「大長公主求神拜佛這麼多年,老爺天終於將姑娘送回大長公主身邊了,大長公主又怎麼捨得我們姑娘再受一絲一毫的委屈啊……陛下!」
秋貴人手心收緊,不安的攥緊了手帕,她知道自己能夠得寵全憑與白素秋相似的外貌,結果現在大長公主那裡來了一個白素秋轉世。
大長公主是白素秋的親生母親,若是大長公主都認為是女兒的轉世,那……陛下呢?!
董氏一臉錯愕。
白卿言垂著眸子,那日她告訴蔣嬤嬤梁王借送畫之名,將與姑姑白素秋相似之人送上了皇帝的床榻,今日祖母便出手了。
作為素秋姑姑的母親,祖母怕是最不能容忍有人利用她已逝的女兒做文章,且還是個對白家不安好心之人。
祖母的手段,可要比梁王假借送畫之名送人高明多了,蔣嬤嬤完全是被逼無奈之下……才透露了祖母為何這麼在意這個盧姑娘的原因。

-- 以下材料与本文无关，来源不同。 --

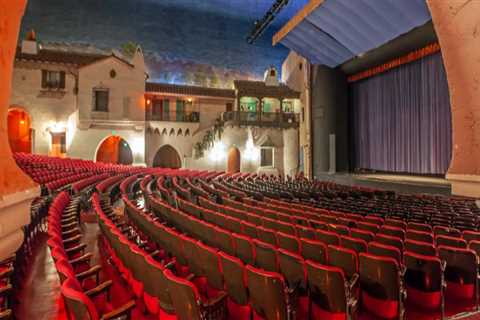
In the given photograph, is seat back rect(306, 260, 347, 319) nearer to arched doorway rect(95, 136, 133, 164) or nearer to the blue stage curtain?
the blue stage curtain

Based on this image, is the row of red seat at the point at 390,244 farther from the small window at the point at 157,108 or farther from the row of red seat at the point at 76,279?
the small window at the point at 157,108

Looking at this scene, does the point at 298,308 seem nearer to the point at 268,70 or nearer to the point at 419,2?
the point at 419,2

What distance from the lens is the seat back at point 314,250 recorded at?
2570 millimetres

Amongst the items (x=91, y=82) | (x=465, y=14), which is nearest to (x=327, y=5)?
(x=465, y=14)

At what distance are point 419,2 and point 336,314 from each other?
7.81m

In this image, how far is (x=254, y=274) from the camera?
1922 millimetres

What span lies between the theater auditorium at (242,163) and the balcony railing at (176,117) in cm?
18

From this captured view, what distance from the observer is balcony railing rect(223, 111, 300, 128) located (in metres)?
15.9

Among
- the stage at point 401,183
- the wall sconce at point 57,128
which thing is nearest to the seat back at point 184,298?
the stage at point 401,183

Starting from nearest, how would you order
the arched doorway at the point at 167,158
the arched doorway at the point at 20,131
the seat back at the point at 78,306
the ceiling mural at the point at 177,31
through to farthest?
the seat back at the point at 78,306, the arched doorway at the point at 20,131, the ceiling mural at the point at 177,31, the arched doorway at the point at 167,158

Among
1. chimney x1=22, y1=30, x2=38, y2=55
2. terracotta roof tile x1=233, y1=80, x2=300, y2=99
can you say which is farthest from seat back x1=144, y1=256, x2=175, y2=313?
chimney x1=22, y1=30, x2=38, y2=55

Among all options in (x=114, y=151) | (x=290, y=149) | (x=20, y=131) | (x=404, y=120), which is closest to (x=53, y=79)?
(x=20, y=131)

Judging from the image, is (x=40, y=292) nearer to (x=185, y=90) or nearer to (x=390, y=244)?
(x=390, y=244)

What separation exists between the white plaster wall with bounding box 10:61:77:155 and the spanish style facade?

這個盧姑娘還未露面,就已經佔據了皇帝的心,不論如何……梁王送到皇帝身邊的秋貴人即便是不失寵,怕也無法和之前一樣寵冠六宮了。
她看著皇帝失神的模樣,唇角淺淺勾起。
她一直都知道,只要在不動搖林氏江山的情況之下,祖母還是會護著白家和白家人的。
當晚,直到宮宴結束,李之節也沒有再敢提起要求娶白錦稚之事。
白錦繡從宮門出來,扶著貼身女婢翠碧的手上了白卿言的馬車。
「祖母這一手,是因為梁王送進宮的秋貴人?」白錦繡望著白卿言,眉目間都是喜意,「祖母還是厲害,對男人來說……得不到的才是最好的,那盧姑娘還未露面,就已經奪了皇帝的心!想來秋貴人離失寵不遠了。」
馬車四角懸掛的宮燈搖晃著,將白卿言的眸子映的忽明忽暗。
她點了點頭:「梁王也的確是厲害,竟然連如此隱秘之事都能知道,提前安排找了一個同素秋姑姑相似的姑娘,且還能讓那個姑娘忠心於他!秋貴人還是不可小覷,但我更擔心的是閒王,怕閒王已經同梁王勾結在了一起。」
閒王手中有兵,得防著梁王同上一世一般孤注一擲謀反。
至於梁王或許已經同閒王勾結在一起之事,回頭就交給太子殿下去煩惱吧!
「長姐如何看出的?」白錦繡話音一落,突然就想起秋貴人對柳若芙的為護,陷入深思之中。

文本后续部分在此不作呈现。